Professeurs, standardistes, employés des centres d'appels, acteurs, chanteurs, politiciens, avocats, prêtres, commissaires priseurs, soldats, traducteurs, guides touristiques ou secrétaires font une utilisation intensive, voire excessive, de leurs cordes vocales. Ils encourent des risques sanitaires avec parfois des pertes de voix ponctuelles. Les enseignants sont en tête des préoccupations des spécialistes qui leur diagnostiquent souvent des laryngites, des pertes de voix et des nodules, petits ganglions nichés sur les cordes vocales.

Une étude du chercheur britannique Roz Comins montre que 34 % des patients qui reçoivent un traitement pour soigner leur voix sont des professeurs. 90 % d'entre eux n'ont trouvé aucun relais médical sur leur lieu de travail pour les aider à soigner leur voix. Ils sont d'ailleurs de plus en plus nombreux à prendre une retraite anticipée.

D'autres professions connaissent les mêmes problèmes de voix. Le syndicat britannique de la banque, de l'assurance et des finances a rapporté qu'une employée de banque a été victime d'une dysphonie profonde à force de travailler dans un environnement très bruyant. Elle criait constamment afin de se faire entendre par les clients de l'autre côté d'une vitre de sécurité. Les pertes de voix peuvent aussi être engendrées par d'autres phénomènes qu'une simple sur-utilisation de l'organe vocal. Des employés de travaux publics par leur contact constant avec des produits chimiques et des fumées peuvent aussi être victimes de troubles vocaux. En France, les études demeurent rares et les problèmes de dysphonie pour raisons professionnelles sont encore méconnus.

Une étude de l'Institut national de recherche et de sécurité (INRS) publiée au deuxième trimestre 2004 se penche tout de même sur ce phénomène médical et définit la dysphonie comme " une altération momentanée ou durable de la fonction vocale". Les troubles de la voix pourraient pourtant prendre des proportions considérables en France ces prochaines années. Les progrès technologiques entraînent un besoin croissant de la voix dans certains métiers. Des gestes dans l'industrie sont désormais remplacés par la voix avec l'apparition de machines à commandes vocales. Les logiciels à reconnaissance vocale se multiplient et percent dans divers domaines. Et l'environnement bruyant a tendance à renforcer la gravité de la situation.

L'industrie est d'ailleurs le secteur où la voix est davantage forcée à 35,2 % contre 11,9 % pour le tertiaire, selon la dernière étude sur les nuisances sonores au travail datant de… 1991. L'âge, la cigarette, l'alcool ou les activités extra-professionnelles comme le chant constituent des facteurs aggravants. Les symptômes annonciateurs de dysphonie, de fatigue ou d'abus vocal peuvent prendre différentes formes : laryngite, enrouement, difficulté à parler fort, voix qui se casse, aphonie, douleur dans le cou ou raclement de la gorge.

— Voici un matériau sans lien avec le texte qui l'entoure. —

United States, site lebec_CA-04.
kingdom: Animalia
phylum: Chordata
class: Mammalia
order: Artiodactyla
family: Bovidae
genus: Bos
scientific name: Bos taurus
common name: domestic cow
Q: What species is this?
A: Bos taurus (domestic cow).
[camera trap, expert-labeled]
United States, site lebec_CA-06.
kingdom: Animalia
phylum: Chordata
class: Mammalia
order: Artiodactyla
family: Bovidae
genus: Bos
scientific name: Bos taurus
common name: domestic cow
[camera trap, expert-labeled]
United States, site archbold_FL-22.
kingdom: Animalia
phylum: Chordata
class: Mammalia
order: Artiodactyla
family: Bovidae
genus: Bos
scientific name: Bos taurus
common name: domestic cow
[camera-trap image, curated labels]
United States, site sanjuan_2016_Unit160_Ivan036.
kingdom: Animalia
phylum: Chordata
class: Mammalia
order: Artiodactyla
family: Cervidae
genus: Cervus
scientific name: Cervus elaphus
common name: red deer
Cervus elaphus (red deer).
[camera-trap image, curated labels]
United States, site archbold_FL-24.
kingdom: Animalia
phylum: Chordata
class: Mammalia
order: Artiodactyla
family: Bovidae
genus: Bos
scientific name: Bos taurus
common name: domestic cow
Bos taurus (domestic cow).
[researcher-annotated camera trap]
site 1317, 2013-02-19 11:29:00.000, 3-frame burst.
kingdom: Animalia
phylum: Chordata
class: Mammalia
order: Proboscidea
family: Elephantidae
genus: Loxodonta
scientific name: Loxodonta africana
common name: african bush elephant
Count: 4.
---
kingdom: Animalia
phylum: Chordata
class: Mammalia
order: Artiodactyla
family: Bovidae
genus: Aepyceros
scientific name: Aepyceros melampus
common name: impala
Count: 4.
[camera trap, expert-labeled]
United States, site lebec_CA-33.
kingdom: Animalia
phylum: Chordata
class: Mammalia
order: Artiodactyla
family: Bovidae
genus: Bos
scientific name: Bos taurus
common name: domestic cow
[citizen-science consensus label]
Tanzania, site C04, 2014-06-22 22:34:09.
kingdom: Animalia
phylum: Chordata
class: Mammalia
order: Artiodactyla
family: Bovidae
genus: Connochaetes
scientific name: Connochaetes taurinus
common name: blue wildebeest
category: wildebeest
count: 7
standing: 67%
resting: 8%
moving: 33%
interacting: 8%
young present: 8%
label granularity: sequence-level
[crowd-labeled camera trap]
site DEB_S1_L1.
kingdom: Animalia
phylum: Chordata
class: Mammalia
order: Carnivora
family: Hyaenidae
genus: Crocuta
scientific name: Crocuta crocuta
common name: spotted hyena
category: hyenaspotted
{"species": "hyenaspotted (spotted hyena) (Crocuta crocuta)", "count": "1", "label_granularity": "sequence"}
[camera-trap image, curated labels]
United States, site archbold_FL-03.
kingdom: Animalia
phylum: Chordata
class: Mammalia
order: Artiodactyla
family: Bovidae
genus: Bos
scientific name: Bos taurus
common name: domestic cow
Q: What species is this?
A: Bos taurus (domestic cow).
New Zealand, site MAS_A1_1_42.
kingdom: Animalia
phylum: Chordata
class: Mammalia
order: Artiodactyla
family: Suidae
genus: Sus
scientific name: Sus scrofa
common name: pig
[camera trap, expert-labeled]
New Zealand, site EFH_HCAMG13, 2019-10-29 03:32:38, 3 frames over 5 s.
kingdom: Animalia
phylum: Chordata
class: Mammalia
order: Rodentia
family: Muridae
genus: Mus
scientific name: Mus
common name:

Une étude de la MGEN de 2001 montre que les enseignants déclarent dix fois plus de laryngites et de rhinopharyngites que les autres professions. Ils représentent entre 16 et 34 % des personnes consultants en France pour ce type de problèmes. Aux Etats-Unis, les troubles de la voix des professeurs coûtent 2,5 milliards de dollars chaque année.